* [Stated goal] Set the listing down unchanged, minus every embedded image.

....................

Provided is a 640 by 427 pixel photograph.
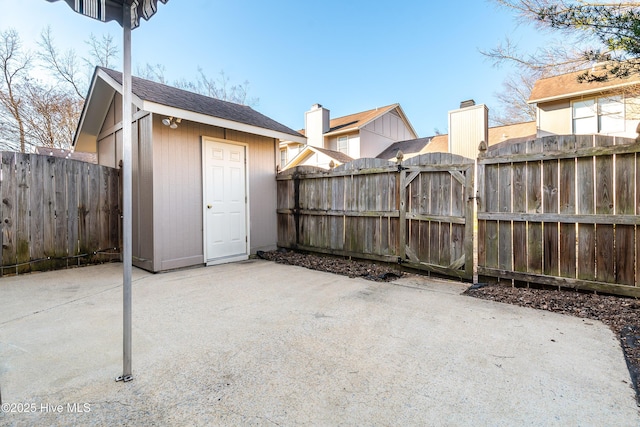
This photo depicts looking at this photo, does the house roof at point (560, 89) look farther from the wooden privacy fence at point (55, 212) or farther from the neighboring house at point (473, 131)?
the wooden privacy fence at point (55, 212)

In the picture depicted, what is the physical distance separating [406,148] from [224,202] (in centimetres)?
1319

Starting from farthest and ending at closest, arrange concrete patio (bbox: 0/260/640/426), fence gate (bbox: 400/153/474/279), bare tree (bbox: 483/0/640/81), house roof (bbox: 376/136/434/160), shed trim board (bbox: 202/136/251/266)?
1. house roof (bbox: 376/136/434/160)
2. shed trim board (bbox: 202/136/251/266)
3. fence gate (bbox: 400/153/474/279)
4. bare tree (bbox: 483/0/640/81)
5. concrete patio (bbox: 0/260/640/426)

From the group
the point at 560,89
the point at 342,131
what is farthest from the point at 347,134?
the point at 560,89

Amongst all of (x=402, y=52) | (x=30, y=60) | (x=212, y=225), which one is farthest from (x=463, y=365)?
(x=30, y=60)

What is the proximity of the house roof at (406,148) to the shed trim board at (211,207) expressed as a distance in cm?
1135

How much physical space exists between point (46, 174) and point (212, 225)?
2.61 meters

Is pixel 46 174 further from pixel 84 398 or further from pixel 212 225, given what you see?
pixel 84 398

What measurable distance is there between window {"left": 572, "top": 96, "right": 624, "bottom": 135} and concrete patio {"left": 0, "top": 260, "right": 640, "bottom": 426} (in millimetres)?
10268

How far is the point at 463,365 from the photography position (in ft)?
6.80

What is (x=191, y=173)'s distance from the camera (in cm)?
527

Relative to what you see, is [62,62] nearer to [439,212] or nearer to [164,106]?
[164,106]

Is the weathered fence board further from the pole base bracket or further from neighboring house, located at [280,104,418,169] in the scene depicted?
neighboring house, located at [280,104,418,169]

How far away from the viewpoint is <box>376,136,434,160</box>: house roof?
15970 millimetres

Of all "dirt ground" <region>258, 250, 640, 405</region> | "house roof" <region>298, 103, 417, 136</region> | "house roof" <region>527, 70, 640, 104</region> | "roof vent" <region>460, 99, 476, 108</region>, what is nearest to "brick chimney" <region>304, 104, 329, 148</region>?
"house roof" <region>298, 103, 417, 136</region>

....................

* [Solution for this task]
Provided is a 640 by 427 pixel photograph.
This photo depicts looking at this photo, does the house roof at point (560, 89) look farther from the wooden privacy fence at point (55, 212) or farther from the neighboring house at point (473, 131)?
the wooden privacy fence at point (55, 212)

In the picture depicted, what is the physical distance separating [406,148] from [224,202] (in centimetres)?
1319

Starting from farthest and ending at closest, arrange concrete patio (bbox: 0/260/640/426), fence gate (bbox: 400/153/474/279), bare tree (bbox: 483/0/640/81), house roof (bbox: 376/136/434/160), shed trim board (bbox: 202/136/251/266)?
1. house roof (bbox: 376/136/434/160)
2. shed trim board (bbox: 202/136/251/266)
3. fence gate (bbox: 400/153/474/279)
4. bare tree (bbox: 483/0/640/81)
5. concrete patio (bbox: 0/260/640/426)

From the group
the point at 560,89
the point at 342,131
what is farthest from the point at 347,134?
the point at 560,89

Amongst all of (x=402, y=52) | (x=30, y=60) | (x=212, y=225), which one is farthest from (x=463, y=365)?
(x=30, y=60)

What is the proximity of the house roof at (406,148) to the shed trim board at (211,207) expressed as a distance in cm?
1135

How much physical space exists between point (46, 174) and point (212, 225)?
2.61 meters

Is pixel 46 174 further from pixel 84 398 or further from pixel 212 225, given what you see?
pixel 84 398

What measurable distance is there between window {"left": 572, "top": 96, "right": 624, "bottom": 135} and concrete patio {"left": 0, "top": 260, "right": 640, "bottom": 426} (in millimetres)?
10268

How far is the point at 463,365 from the photography position (in ft)?
6.80

What is (x=191, y=173)'s distance from the camera (in cm)?
527

Relative to what you see, is [62,62] nearer to [439,212] or nearer to [164,106]?
[164,106]

Is the weathered fence board further from the pole base bracket or further from neighboring house, located at [280,104,418,169] in the scene depicted?
neighboring house, located at [280,104,418,169]

How far away from the viewpoint is <box>376,136,434,160</box>: house roof?
15970 millimetres

Of all "dirt ground" <region>258, 250, 640, 405</region> | "house roof" <region>298, 103, 417, 136</region> | "house roof" <region>527, 70, 640, 104</region> | "roof vent" <region>460, 99, 476, 108</region>, what is nearest to "brick chimney" <region>304, 104, 329, 148</region>?
"house roof" <region>298, 103, 417, 136</region>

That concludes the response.